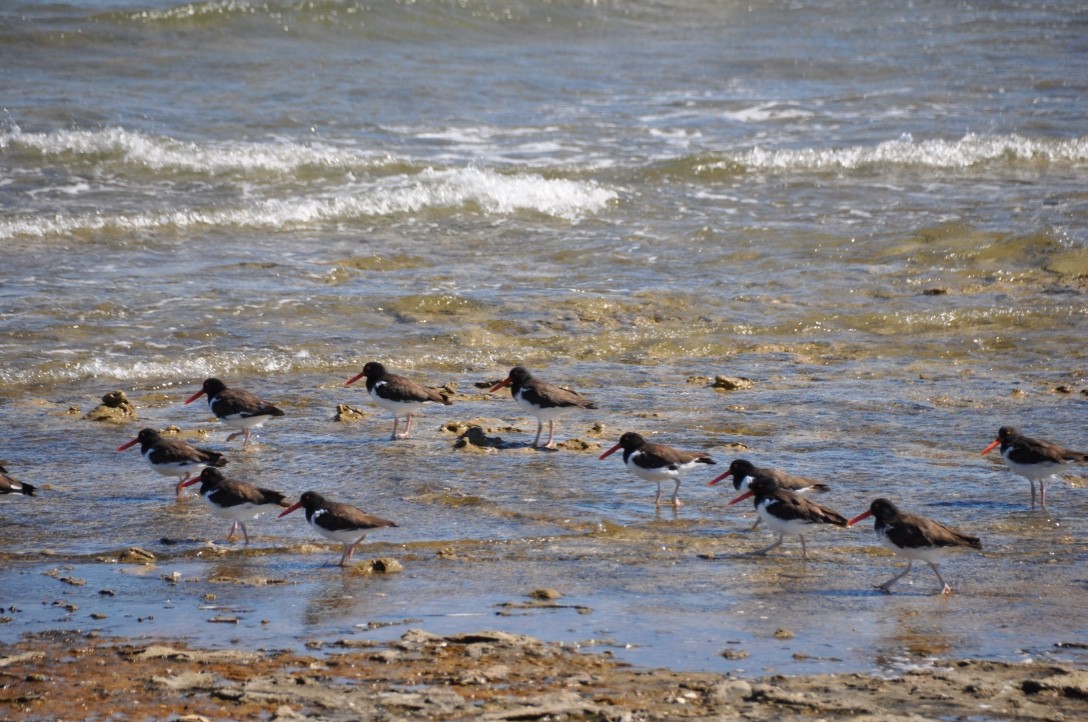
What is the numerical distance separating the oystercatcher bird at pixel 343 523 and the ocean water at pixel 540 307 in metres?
0.20

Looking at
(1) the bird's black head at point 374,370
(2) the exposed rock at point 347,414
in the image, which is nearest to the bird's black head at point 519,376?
(1) the bird's black head at point 374,370

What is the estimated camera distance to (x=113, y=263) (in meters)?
15.3

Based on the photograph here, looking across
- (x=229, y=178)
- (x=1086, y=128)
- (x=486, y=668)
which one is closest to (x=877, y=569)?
(x=486, y=668)

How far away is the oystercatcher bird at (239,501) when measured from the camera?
8.18 meters

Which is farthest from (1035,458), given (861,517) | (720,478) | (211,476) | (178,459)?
(178,459)

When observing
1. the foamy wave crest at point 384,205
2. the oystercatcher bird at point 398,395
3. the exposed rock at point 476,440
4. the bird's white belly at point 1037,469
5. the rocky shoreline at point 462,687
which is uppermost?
the foamy wave crest at point 384,205

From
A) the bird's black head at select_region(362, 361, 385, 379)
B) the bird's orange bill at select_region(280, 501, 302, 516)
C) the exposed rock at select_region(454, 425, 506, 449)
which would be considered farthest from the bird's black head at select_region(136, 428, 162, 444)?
the exposed rock at select_region(454, 425, 506, 449)

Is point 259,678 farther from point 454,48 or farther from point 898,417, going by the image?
point 454,48

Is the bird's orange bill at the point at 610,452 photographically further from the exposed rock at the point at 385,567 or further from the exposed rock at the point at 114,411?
the exposed rock at the point at 114,411

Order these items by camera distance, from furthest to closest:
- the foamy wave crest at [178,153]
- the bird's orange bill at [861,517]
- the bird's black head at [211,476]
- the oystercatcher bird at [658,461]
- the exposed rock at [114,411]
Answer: the foamy wave crest at [178,153], the exposed rock at [114,411], the oystercatcher bird at [658,461], the bird's black head at [211,476], the bird's orange bill at [861,517]

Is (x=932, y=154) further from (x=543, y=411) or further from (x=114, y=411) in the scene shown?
(x=114, y=411)

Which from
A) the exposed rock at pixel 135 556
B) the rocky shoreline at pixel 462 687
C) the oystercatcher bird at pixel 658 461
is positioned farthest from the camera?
_ _ _ _
EXERCISE INSTRUCTIONS: Please retype, exactly as written, every line from the line containing "Is (x=932, y=154)" through the last line of the records above, including both of those lines, and nothing else.

TASK RESPONSE:
Is (x=932, y=154) further from (x=543, y=411) or further from (x=114, y=411) in the scene shown?
(x=114, y=411)

Which from
A) the exposed rock at pixel 135 556
B) the rocky shoreline at pixel 462 687
C) the oystercatcher bird at pixel 658 461
is positioned farthest from the camera?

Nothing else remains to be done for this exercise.